A date, la directive, C.S.R.D. telle que transposée dans le droit français, demeure applicable et les grandes entreprises non cotées, concernées, qui sont astreintes à la publication d’un premier rapport de durabilité en 2026, doivent garder ce point à l’esprit.
On comprend aujourd’hui que l’Omnibus, ne sera finalement pas un terminus pour la C.S.R.D, mais un ajustement, une remise à l’échelle.
L’ambition de la Commission est de réduire les charges de reporting pour renforcer la compétitivité en modifiant les directives 2006/43/CE, UE 2022/2462/ UE 2024/1760, afin d’atteindre ces objectifs, tout en maintenant les objectifs du Pacte Vert européen et le plan d’action pour la finance durable.
Que contiendra l’Omnibus ?
Nul ne peut le dire de façon certaine, mais on peut raisonnablement penser qu’il pourrait contenir des mesures de réduction de la charge de travail par rapport à l’existant, de relèvement de seuils quant à l’obligation de produire un rapport de durabilité, (les seuils de 450 000 000 de CA HT et 1000 salariés ont pu être avancés), limitant, de facto, significativement le nombre d’entreprises concernées. Il pourrait également contenir une réduction du nombre d’E.S.R.S. pour ne retenir que les plus pertinents, ainsi qu’une appréciation limitée, notamment pour la C.S.3.D, de la chaine de valeur limitée aux fournisseurs directs et en prenant en compte un critère de taille d’effectifs des sociétés concernées par ladite chaine de valeur, en visant principalement à limiter la contrainte, en termes de demandes, sur les acteurs de la chaine de valeur. La notion de partie prenante serait revue à la baisse. Il ne serait plus question d’E.S.R.S. sectoriels. La question que beaucoup se posent est de savoir si l’Europe ira jusqu’à abandonner le principe de double matérialité, qui était la marque de fabrique du rapport de durabilité. On évoque également un système d’évaluation de risques qui permette aux entreprises de se jauger. Les normes sectorielles ne seraient plus d’actualité. Les normes d’application volontaire de la C.S.R.D. auraient également vocation à être proportionnées.

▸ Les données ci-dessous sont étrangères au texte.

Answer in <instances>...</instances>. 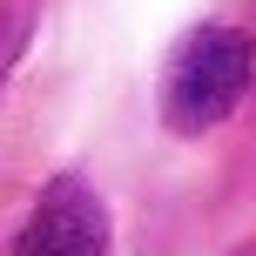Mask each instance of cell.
I'll return each instance as SVG.
<instances>
[{"label": "cell", "instance_id": "obj_2", "mask_svg": "<svg viewBox=\"0 0 256 256\" xmlns=\"http://www.w3.org/2000/svg\"><path fill=\"white\" fill-rule=\"evenodd\" d=\"M14 256H108V209L88 182H54L34 202Z\"/></svg>", "mask_w": 256, "mask_h": 256}, {"label": "cell", "instance_id": "obj_1", "mask_svg": "<svg viewBox=\"0 0 256 256\" xmlns=\"http://www.w3.org/2000/svg\"><path fill=\"white\" fill-rule=\"evenodd\" d=\"M250 68H256L250 34H236V27H196V34L176 48L168 74H162V122L176 128V135L216 128L236 102H243Z\"/></svg>", "mask_w": 256, "mask_h": 256}, {"label": "cell", "instance_id": "obj_3", "mask_svg": "<svg viewBox=\"0 0 256 256\" xmlns=\"http://www.w3.org/2000/svg\"><path fill=\"white\" fill-rule=\"evenodd\" d=\"M20 40H27V7H7V14H0V74L14 68Z\"/></svg>", "mask_w": 256, "mask_h": 256}]
</instances>
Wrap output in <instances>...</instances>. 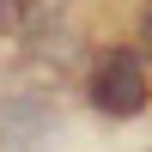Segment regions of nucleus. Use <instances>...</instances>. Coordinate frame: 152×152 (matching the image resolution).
<instances>
[{
	"mask_svg": "<svg viewBox=\"0 0 152 152\" xmlns=\"http://www.w3.org/2000/svg\"><path fill=\"white\" fill-rule=\"evenodd\" d=\"M91 104L104 116H140L146 110V67L134 49H110L91 67Z\"/></svg>",
	"mask_w": 152,
	"mask_h": 152,
	"instance_id": "obj_1",
	"label": "nucleus"
},
{
	"mask_svg": "<svg viewBox=\"0 0 152 152\" xmlns=\"http://www.w3.org/2000/svg\"><path fill=\"white\" fill-rule=\"evenodd\" d=\"M73 0H0V37H18V43H43L49 31H61Z\"/></svg>",
	"mask_w": 152,
	"mask_h": 152,
	"instance_id": "obj_2",
	"label": "nucleus"
},
{
	"mask_svg": "<svg viewBox=\"0 0 152 152\" xmlns=\"http://www.w3.org/2000/svg\"><path fill=\"white\" fill-rule=\"evenodd\" d=\"M140 37H146V49H152V0H146V12H140Z\"/></svg>",
	"mask_w": 152,
	"mask_h": 152,
	"instance_id": "obj_3",
	"label": "nucleus"
}]
</instances>
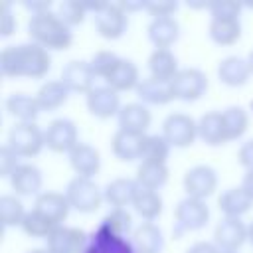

Un acte délégué pourrait envisager un nouveau cadre de rapport volontaire.
Soulignons que la création d’une catégorie d’entreprises de taille moyenne, qui pourrait correspondre à ce qu’on appelle communément les E.T.I en France, avec une réglementation adaptée à leur taille est une évolution qui se doit d’être soulignée. Elle répondra à l’attente de nombre d’entreprises, de taille intermédiaire, à qui s’appliquait une législation disproportionnée eu égard à leur taille et à leurs moyens.
Réponse aux questions prévue le 26 février prochain, date annoncée de l’arrivée de l’Omnibus.